On the lee-beam lies the land, boys,
See all clear to reef each course;
Let the fore-sheet go, don’t mind, boys,
Though the weather should be worse.
“It darkens round me like a tempest,” thought Lord Etherington, as, with slow step, folded arms, and his white hat slouched over his brows, he traversed the short interval of space betwixt his own apartments and those of the Lady Penelope. In a buck of the old school, one of Congreve’s men of wit and pleasure about town, this would have been a departure from character; but the present fine man does not derogate from his quality, even by exhibiting all the moody and gentlemanlike solemnity of Master Stephen.E10 So, Lord Etherington was at liberty to carry on his reflections, without attracting observation. —“I have put a stopper into the mouth of that old vinegar-cruet of quality, but the acidity of her temper will soon dissolve the charm — And what to do?”

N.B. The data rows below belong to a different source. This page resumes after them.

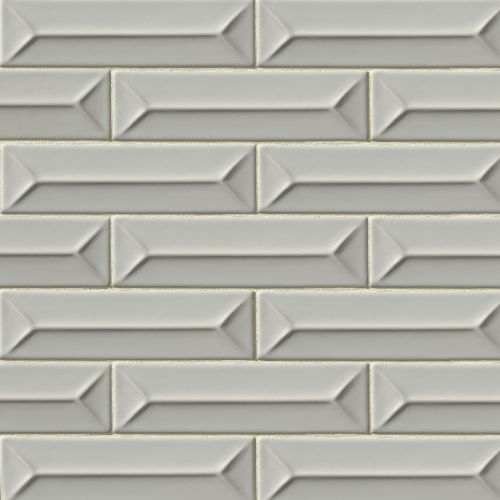 "Costa Allegra 2.5"" x 9"" Decorative Tile in Cinder"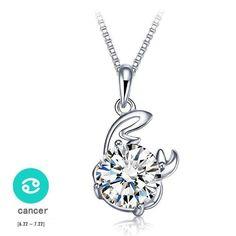 Silver Zodiac Necklace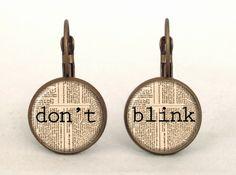 DOCTOR WHO - DON'T BLINK Earrings, 0203ERB from EgginEgg by DaWanda.com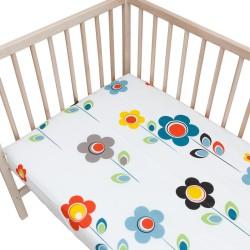 I Story Blanc / Lot de 2 Draps Housse - 100% Coton linge de lit pour bébé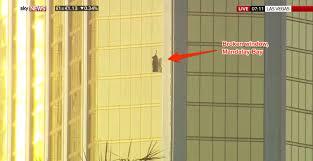 photos smashed mandalay bay windows where gunman opened fire
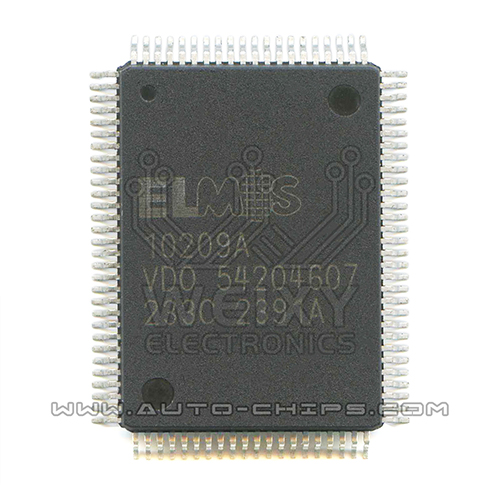 ELMOS 10209A Commonly used vulnerable driver chips for excavator ECM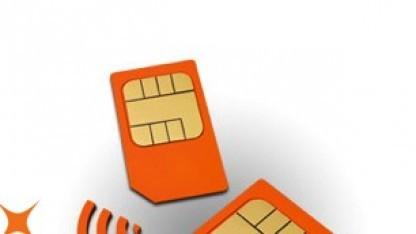 NFC-SIM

As he looked round him, he saw his trusty valet Solmes, who, touching his hat with due respect, said, as he passed him, “Your lordship’s letters are in your private dispatch-box.”

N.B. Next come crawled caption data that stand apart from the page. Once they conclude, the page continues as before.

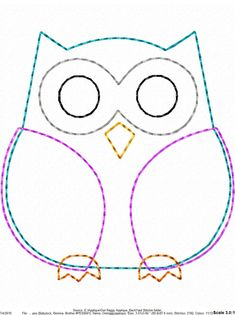 ITH Owl Raggy Applique DIGITAL Embroidery Design You are in the right place about embroidery shoes Here we offer you the most beautiful pictures about the embroidery tree you are looking for. Owl Sewing Patterns, Felt Animal Patterns, Stuffed Animal Patterns, Quilt Patterns, Embroidery Designs, Sewing Crafts, Sewing Projects, Owl Quilts, Felt Owls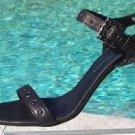 Donald Pliner $255 COUTURE LEATHER GROMMET SANDAL Shoe NIB 10 ANKLE WRAP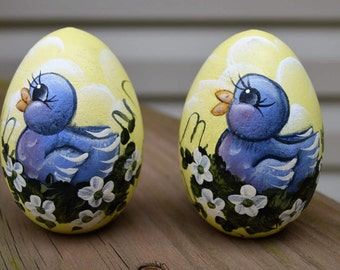 Hand Painted Blue Bird Wooden Egg, Hand Painted Wooden Egg, Wooden Egg, Blue Bird, Easter Egg, Personalized Egg, Easter Gift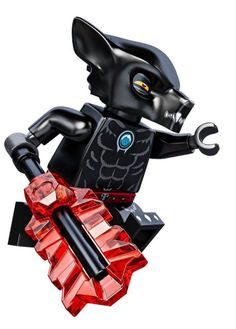 LEGO Wilhurt Wolf Tribe Minifigure with Trans-Red Legends of Chima Blade 70009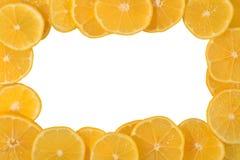 Frame of lemon slices on a white Stock Images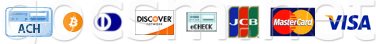 ../img/payments/onlinefioricetus_merge.png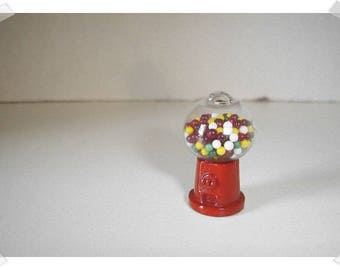 Miniature Metal Item- Gum Ball Machine /Minis/Supplies*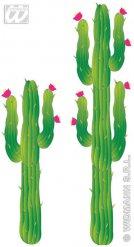2 cactus decorativi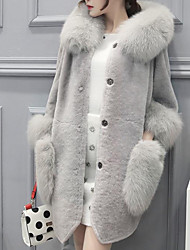 cheap -Women's Going out Cute Street chic Winter Fur Coat,Solid Hooded Long Sleeve Regular Lamb Fur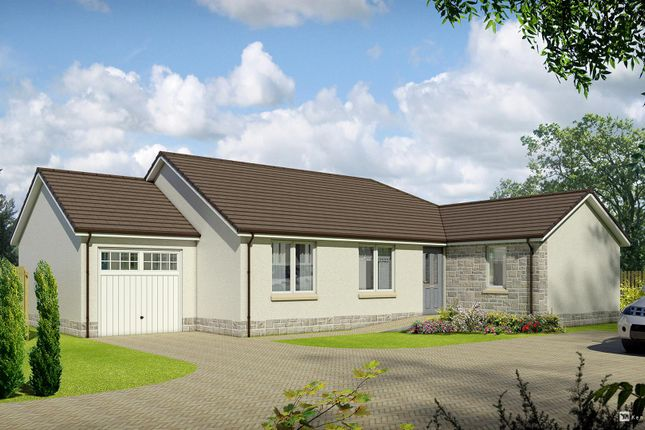 Thumbnail Bungalow for sale in The Caitrin, Hayfield Brae, G S Brown Construction, Methven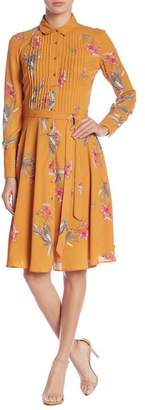 Nanette Lepore NANETTE Floral Pintuck Pleated Shirt Dress
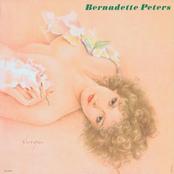 Bernadette Peters: Bernadette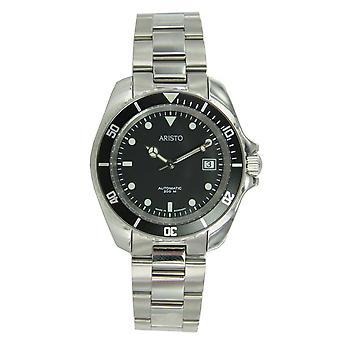 Aristo Unisex Watch wrist watch dive watch automatic stainless steel 4H108TU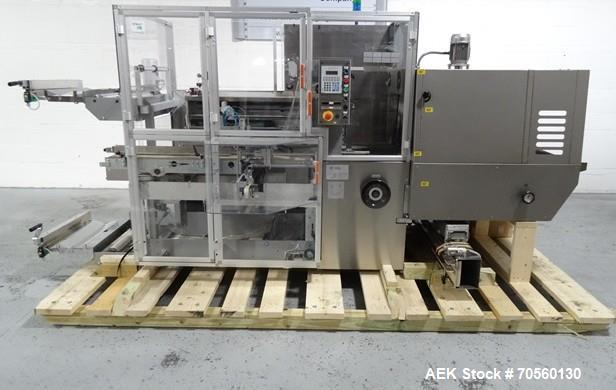 Used- IMA BFB Model MS500BPBR Bundler. Machine is capable of speeds up to 30 bundles per minute. Has a package size range of...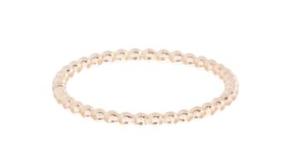 enewton Classic Gold 1mm Bead Ring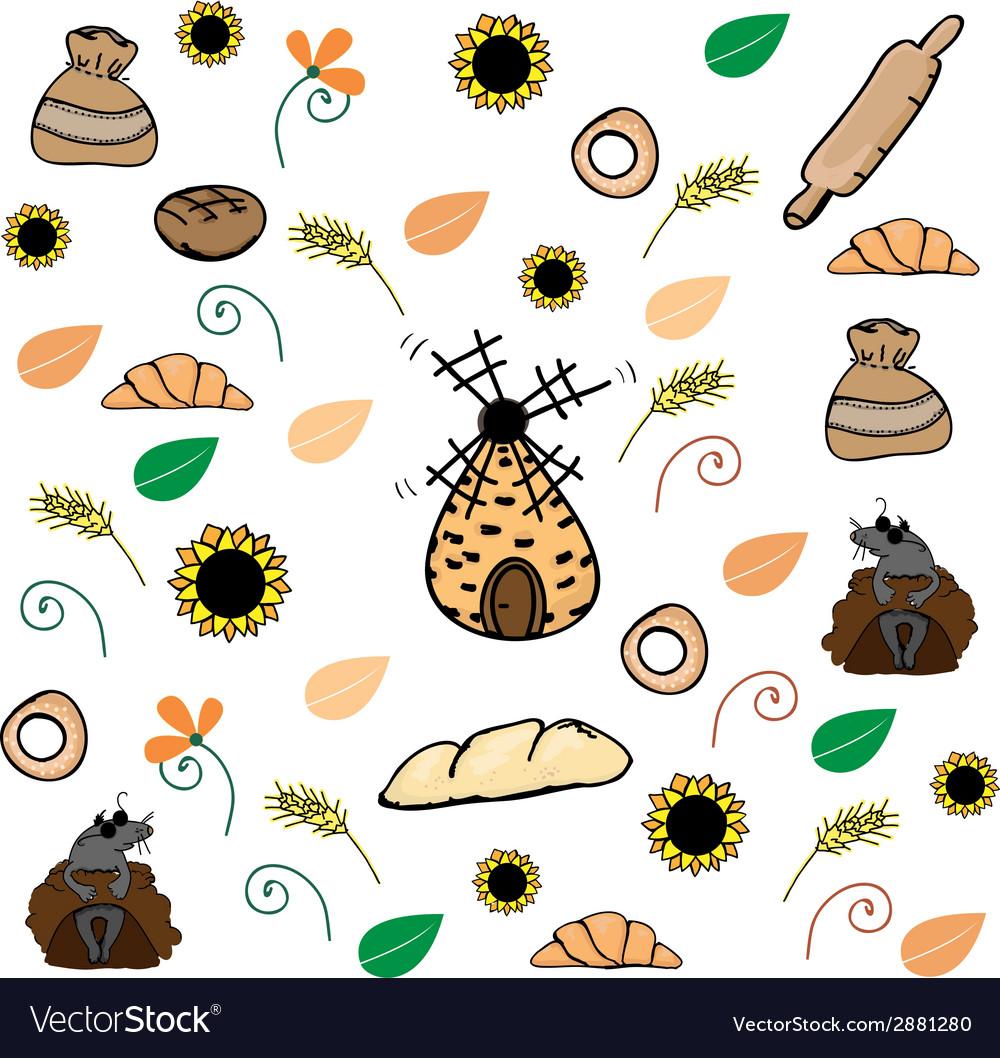 Bread pattern vector | Price: 1 Credit (USD $1)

Simple as these words were, and indifferent the tone in which they were spoken, their import made Lord Etherington’s heart bound as if his fate had depended on the accents. He intimated no farther interest in the communication, however, than to desire Solmes to be below, in case he should ring; and with these words entered his apartment, and barred and bolted the door, even before he looked on the table where his dispatch-box was placed.
Lord Etherington had, as is usual, one key to the box which held his letters, his confidential servant being intrusted with the other; so that, under the protection of a patent lock, his dispatches escaped all risk of being tampered with — a precaution not altogether unnecessary on the part of those who frequent hotels and lodging-houses.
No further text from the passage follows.